Il merito principale di quest'ultimo saggio uscito sull'argomento consiste nell'aver chiarito i termini del rapporto tra cinema e filosofia e nell'aver preferito la chiave della conversazione a quella della schedatura notarile o faticosamente didattica da altri utilizzata (con a fianco di ogni titolo di film il nome del filosofo che lo avrebbe ispirato tipo L'attimo fuggente ed Epicuro e altre simili amenità). Quello che fa Curi è invece un percorso opposto caratterizzato dal lavorare i film da lui visti avendo sullo sfondo principi o teorie che si ritrovano nelle pagine dei filosofi vecchi e nuovi. Come quando ad esempio legge Il fiore del male di Chabrol alla luce della distinzione presente nella filosofia greca tra il tempo inteso come chrònos e il tempo inteso come aiòn il primo quello che indica successione il secondo quello immobile e in tal modo ci fa gustare anche meglio il film a prescindere dalle eventuali intenzioni filosofiche del suo autore. Oppure come quando ricorre a un frammento di Eraclito e una frase di Nietzsche per commentare il senso di L'uomo del treno di Leconte che concerne il come sia possibile vivendo la vita di un altro diventare ciò che si è.

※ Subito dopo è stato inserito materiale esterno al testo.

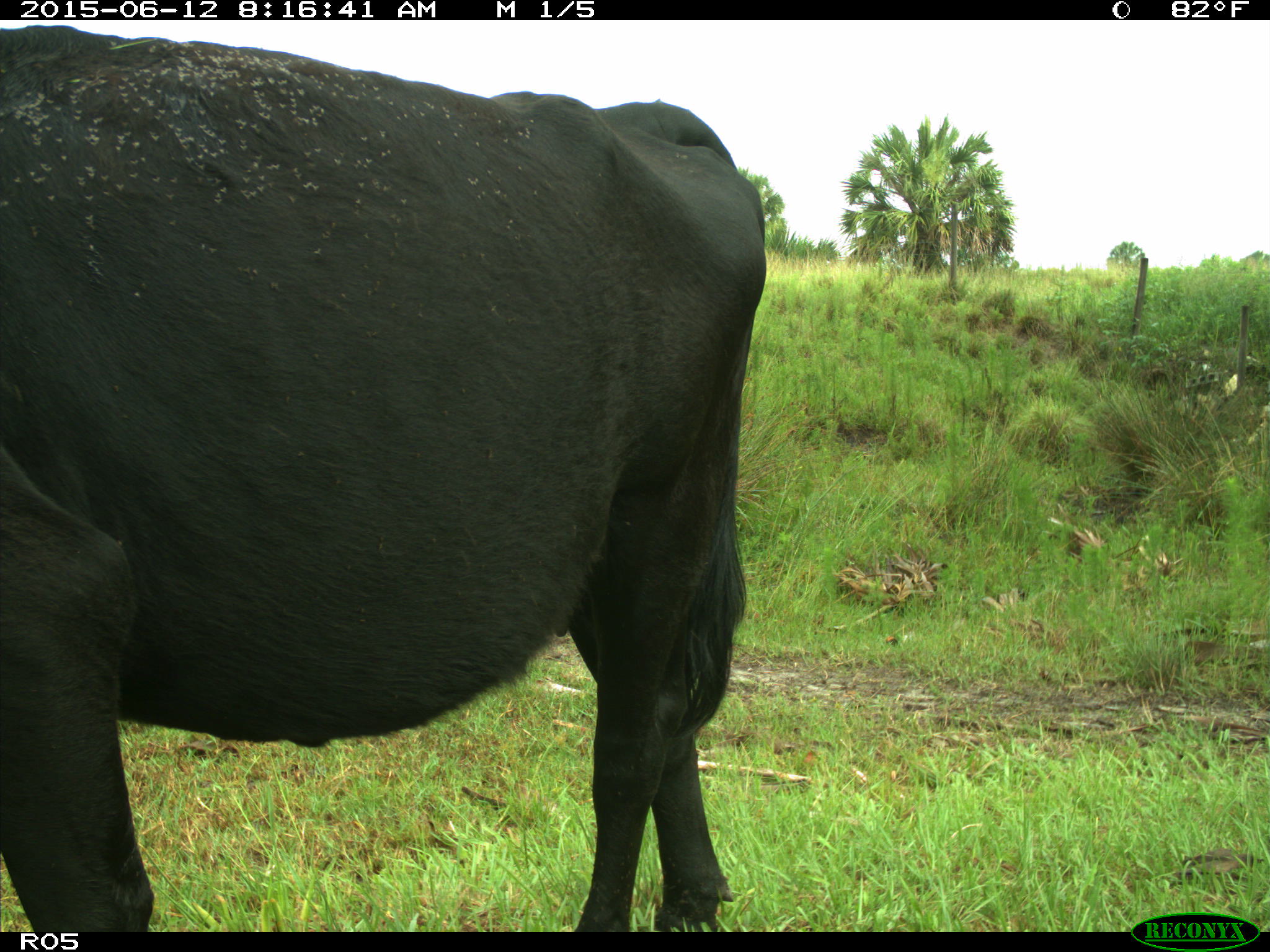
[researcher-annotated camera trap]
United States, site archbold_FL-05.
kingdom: Animalia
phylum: Chordata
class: Mammalia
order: Artiodactyla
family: Bovidae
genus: Bos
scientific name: Bos taurus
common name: domestic cow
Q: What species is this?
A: Bos taurus (domestic cow).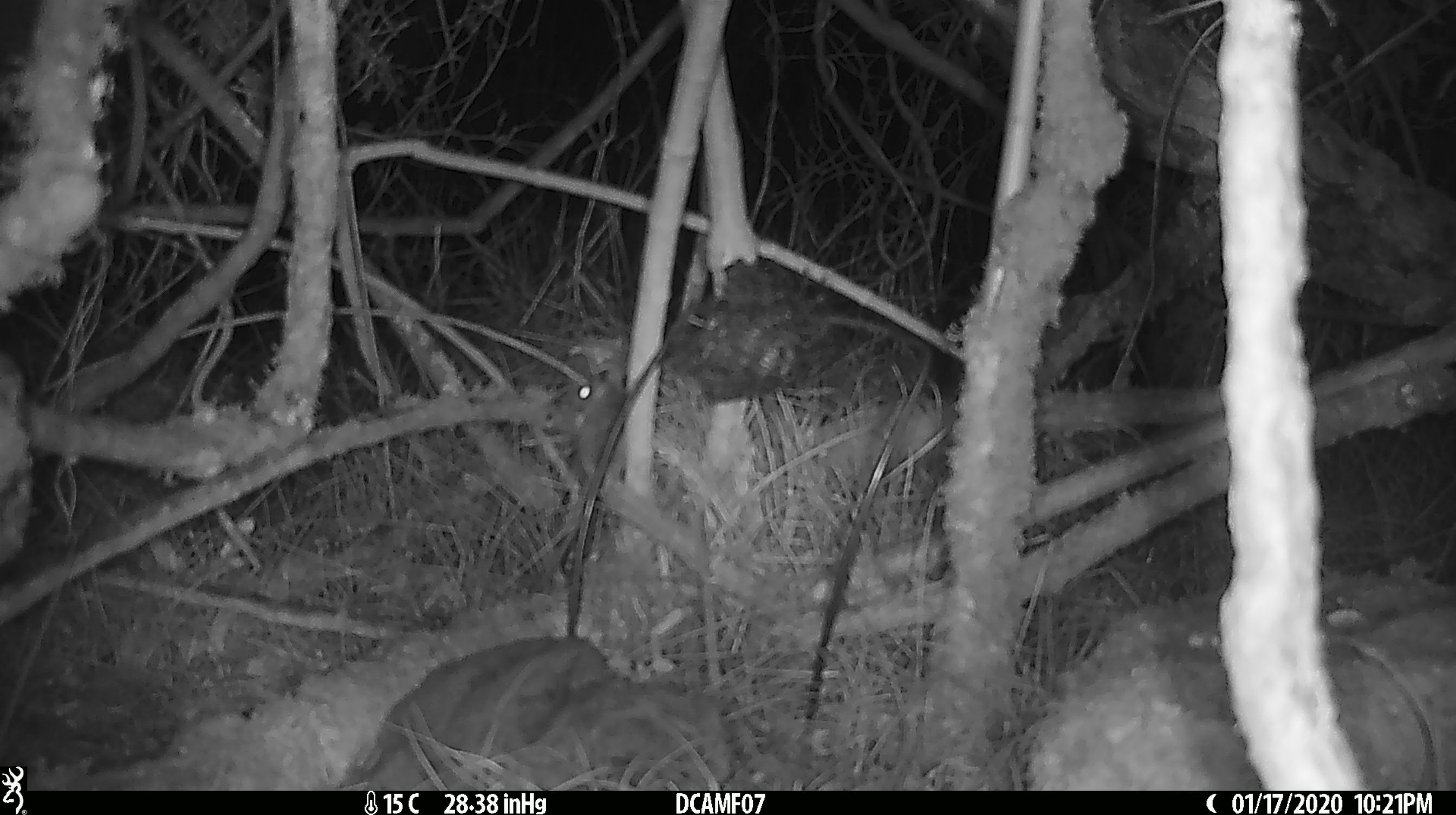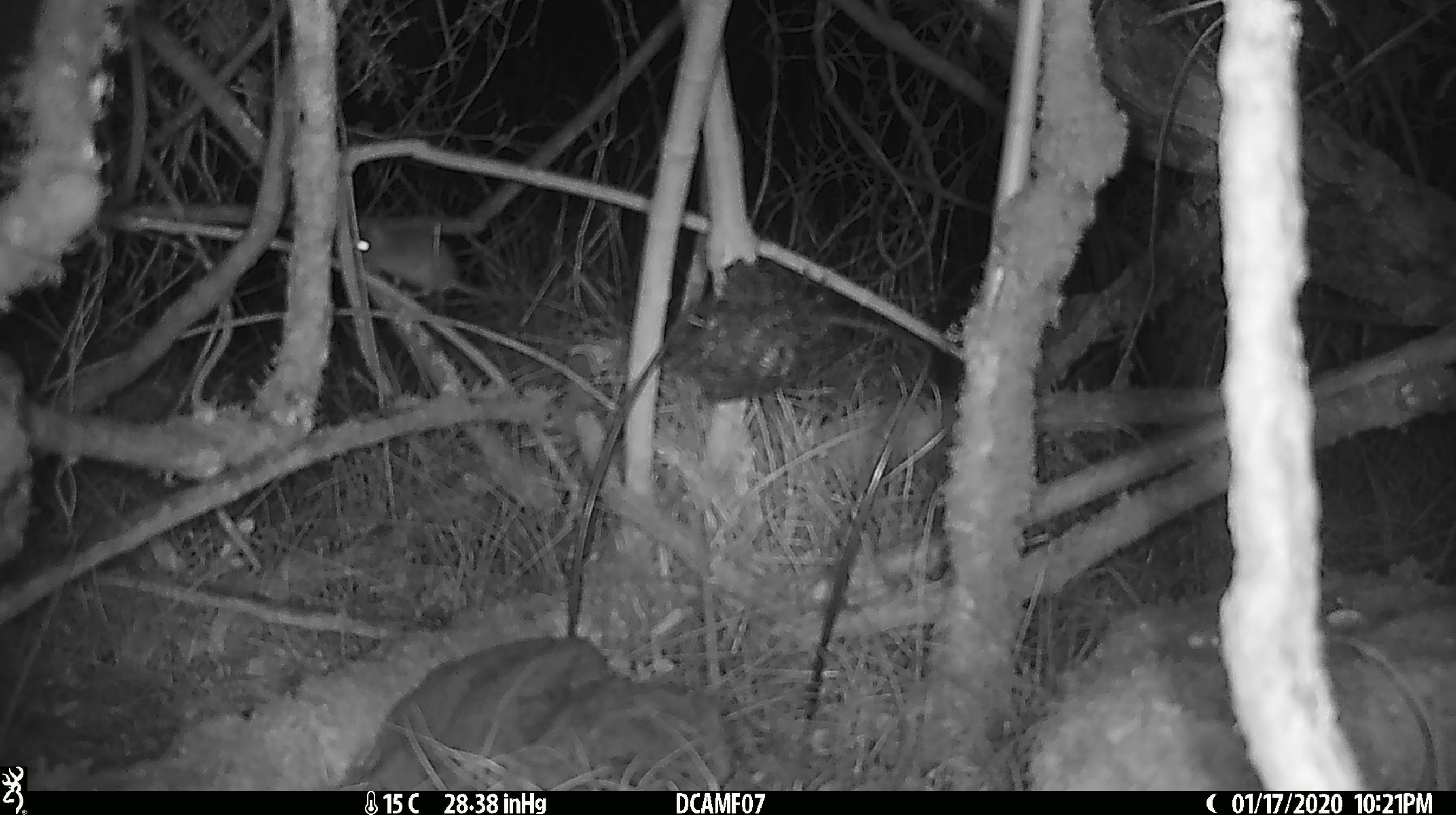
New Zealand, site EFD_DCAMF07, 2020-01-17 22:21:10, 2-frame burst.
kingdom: Animalia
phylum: Chordata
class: Mammalia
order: Rodentia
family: Muridae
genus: Mus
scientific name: Mus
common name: mouse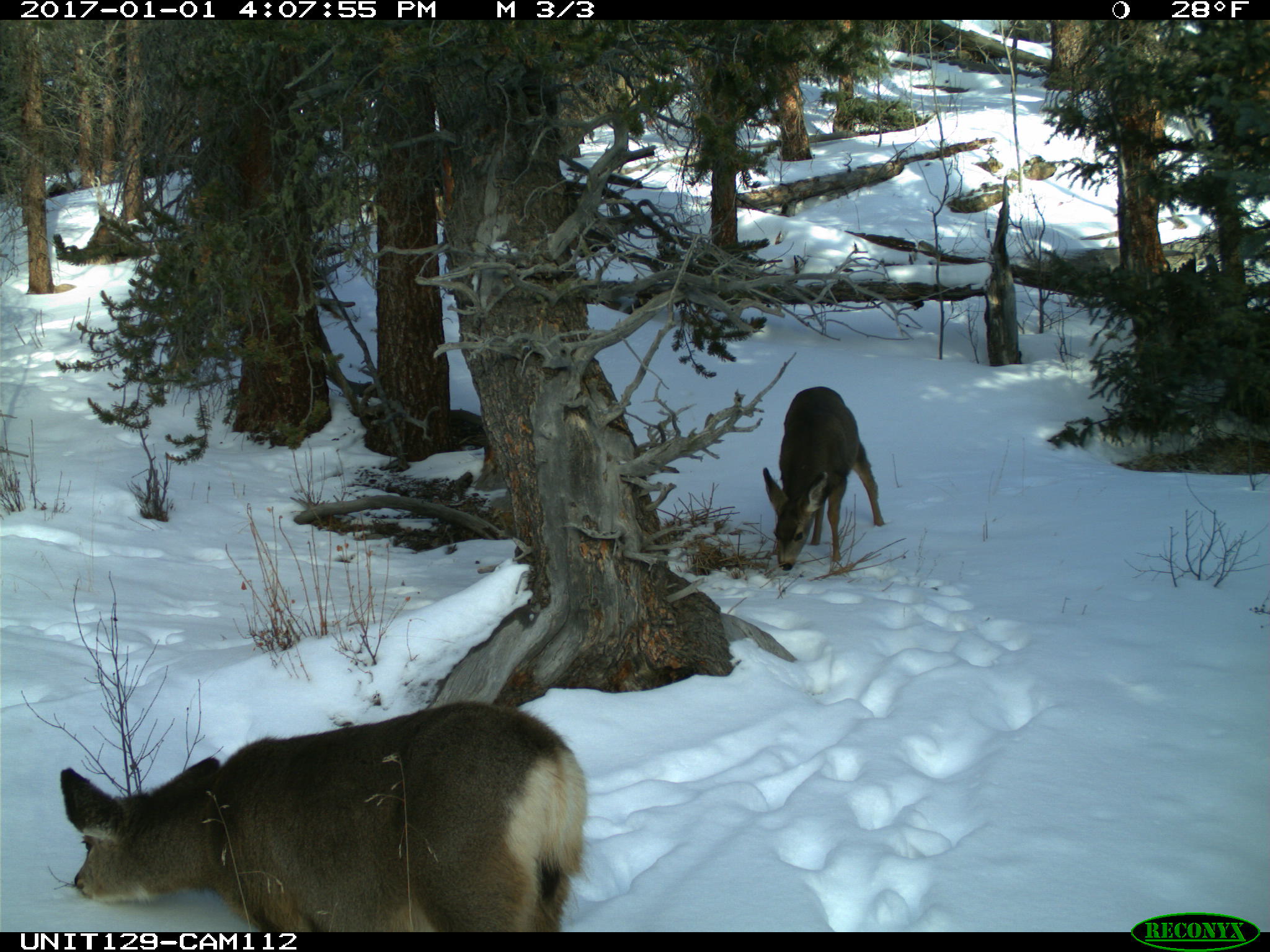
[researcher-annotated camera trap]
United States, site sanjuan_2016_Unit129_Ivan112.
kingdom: Animalia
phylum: Chordata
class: Mammalia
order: Artiodactyla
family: Cervidae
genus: Odocoileus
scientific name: Odocoileus hemionus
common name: mule deer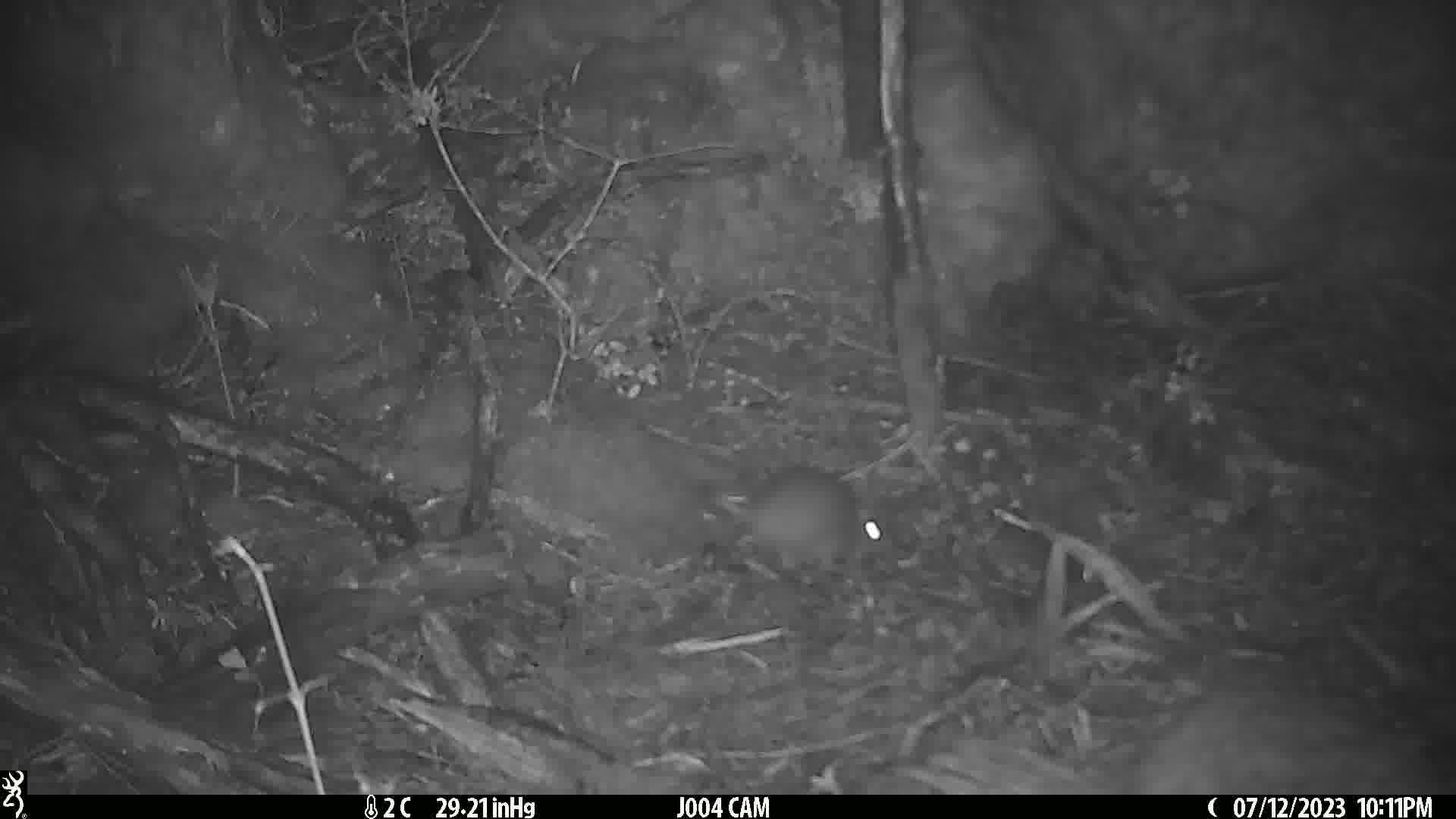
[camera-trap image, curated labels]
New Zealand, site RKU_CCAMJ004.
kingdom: Animalia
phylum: Chordata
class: Mammalia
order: Rodentia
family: Muridae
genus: Rattus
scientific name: Rattus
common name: rat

Così la filosofia aiuta a capire i film ma anche i film aiutano a capire la filosofia. E questo perché come ricorda l'autore nella postfazione la cultura è sempre unitaria e vive di una dinamica circolare che vede coesistere manifestazioni diverse (alte o basse che siano) tutte convergenti a tentare di rispondere agli eterni perché dell'esistenza. Su questo piano Mystic river può farci meglio comprendere Bernardo di Chiaravalle e viceversa e Un film parlato la distinzione platonica tra mythos e logos e viceversa. Meglio ancora se a farci cogliere i richiami spesso involontari c'è un suggeritore affabile e non supponente come il filosofo che ama il cinema Curi.